## Written instruction
Reproduce verbatim every line from the one that includes "Among the set" to the closing line of the entries; omit everything before it.

-- Begin Working data --

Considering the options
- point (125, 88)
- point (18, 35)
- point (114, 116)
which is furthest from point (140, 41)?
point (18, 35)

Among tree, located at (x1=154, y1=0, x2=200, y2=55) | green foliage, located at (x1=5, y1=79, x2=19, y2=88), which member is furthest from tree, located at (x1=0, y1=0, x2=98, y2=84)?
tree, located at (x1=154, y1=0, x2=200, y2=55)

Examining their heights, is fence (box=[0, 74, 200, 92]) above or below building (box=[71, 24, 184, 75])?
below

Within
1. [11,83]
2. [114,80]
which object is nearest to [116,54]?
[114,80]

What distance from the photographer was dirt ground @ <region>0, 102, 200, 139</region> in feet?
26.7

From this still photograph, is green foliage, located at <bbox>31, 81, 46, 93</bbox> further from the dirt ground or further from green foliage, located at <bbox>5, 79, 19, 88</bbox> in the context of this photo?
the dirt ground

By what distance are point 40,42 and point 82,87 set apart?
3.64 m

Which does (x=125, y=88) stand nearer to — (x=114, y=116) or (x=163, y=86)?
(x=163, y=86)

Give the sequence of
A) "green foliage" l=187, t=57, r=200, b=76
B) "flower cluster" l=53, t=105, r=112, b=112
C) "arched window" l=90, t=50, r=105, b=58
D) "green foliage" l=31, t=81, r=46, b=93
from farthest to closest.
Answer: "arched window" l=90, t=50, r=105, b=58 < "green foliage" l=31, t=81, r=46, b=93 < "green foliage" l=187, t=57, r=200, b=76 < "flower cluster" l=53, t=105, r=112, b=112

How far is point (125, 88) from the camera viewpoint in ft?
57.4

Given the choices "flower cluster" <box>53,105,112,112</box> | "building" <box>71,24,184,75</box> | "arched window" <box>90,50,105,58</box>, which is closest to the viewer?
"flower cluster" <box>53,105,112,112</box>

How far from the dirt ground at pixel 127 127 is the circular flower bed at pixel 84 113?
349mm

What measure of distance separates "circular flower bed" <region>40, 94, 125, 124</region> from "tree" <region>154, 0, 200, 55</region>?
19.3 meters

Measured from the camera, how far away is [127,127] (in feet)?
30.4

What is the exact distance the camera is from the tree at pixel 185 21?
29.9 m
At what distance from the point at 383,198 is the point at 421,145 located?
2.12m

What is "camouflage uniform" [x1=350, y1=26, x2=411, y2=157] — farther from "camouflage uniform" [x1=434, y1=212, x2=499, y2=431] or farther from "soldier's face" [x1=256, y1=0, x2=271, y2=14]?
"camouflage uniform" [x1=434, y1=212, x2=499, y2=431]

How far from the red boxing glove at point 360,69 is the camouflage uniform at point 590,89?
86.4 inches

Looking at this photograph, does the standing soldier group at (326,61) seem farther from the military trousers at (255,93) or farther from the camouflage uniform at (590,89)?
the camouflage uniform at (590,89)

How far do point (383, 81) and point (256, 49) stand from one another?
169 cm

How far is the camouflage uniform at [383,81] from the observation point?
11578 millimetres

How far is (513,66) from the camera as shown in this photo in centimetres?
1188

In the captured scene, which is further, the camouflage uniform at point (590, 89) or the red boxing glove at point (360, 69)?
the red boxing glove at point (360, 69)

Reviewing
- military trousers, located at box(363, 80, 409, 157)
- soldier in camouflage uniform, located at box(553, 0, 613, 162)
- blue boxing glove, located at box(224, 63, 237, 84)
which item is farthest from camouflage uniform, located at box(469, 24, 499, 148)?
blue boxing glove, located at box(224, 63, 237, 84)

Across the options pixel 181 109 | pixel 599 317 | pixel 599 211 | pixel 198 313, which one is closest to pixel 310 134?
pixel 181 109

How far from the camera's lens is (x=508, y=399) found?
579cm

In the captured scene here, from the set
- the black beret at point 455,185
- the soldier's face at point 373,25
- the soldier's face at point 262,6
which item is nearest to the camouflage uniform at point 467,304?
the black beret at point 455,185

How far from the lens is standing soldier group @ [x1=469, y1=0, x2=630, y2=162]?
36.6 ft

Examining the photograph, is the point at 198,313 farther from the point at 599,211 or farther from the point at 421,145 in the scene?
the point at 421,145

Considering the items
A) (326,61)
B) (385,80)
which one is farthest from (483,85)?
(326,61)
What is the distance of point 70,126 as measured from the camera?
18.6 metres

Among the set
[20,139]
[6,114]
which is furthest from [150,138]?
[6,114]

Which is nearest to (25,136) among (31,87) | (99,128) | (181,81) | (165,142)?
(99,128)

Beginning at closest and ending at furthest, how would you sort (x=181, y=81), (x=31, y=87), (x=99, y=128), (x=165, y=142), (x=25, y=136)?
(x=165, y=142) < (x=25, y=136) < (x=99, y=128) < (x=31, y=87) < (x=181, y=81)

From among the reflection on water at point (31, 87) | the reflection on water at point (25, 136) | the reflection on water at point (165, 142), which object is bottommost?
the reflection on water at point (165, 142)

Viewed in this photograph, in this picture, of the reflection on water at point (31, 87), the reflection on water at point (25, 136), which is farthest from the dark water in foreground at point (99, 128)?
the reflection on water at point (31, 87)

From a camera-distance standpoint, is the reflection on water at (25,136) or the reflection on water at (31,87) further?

-- End Working data --

## Answer to the exercise
Among the set
[20,139]
[6,114]
which is furthest from [150,138]?
[6,114]

Which is nearest to (25,136) among (31,87) | (99,128) | (181,81) | (165,142)?
(99,128)

Beginning at closest and ending at furthest, how would you sort (x=181, y=81), (x=31, y=87), (x=99, y=128), (x=165, y=142), (x=25, y=136)?
(x=165, y=142) < (x=25, y=136) < (x=99, y=128) < (x=31, y=87) < (x=181, y=81)

From among the reflection on water at point (31, 87) | the reflection on water at point (25, 136) | the reflection on water at point (165, 142), which object is bottommost?
the reflection on water at point (165, 142)

Viewed in this photograph, in this picture, of the reflection on water at point (31, 87), the reflection on water at point (25, 136), which is farthest from the dark water in foreground at point (99, 128)?
the reflection on water at point (31, 87)

From a camera-distance standpoint, is the reflection on water at (25,136) or the reflection on water at (31,87) further?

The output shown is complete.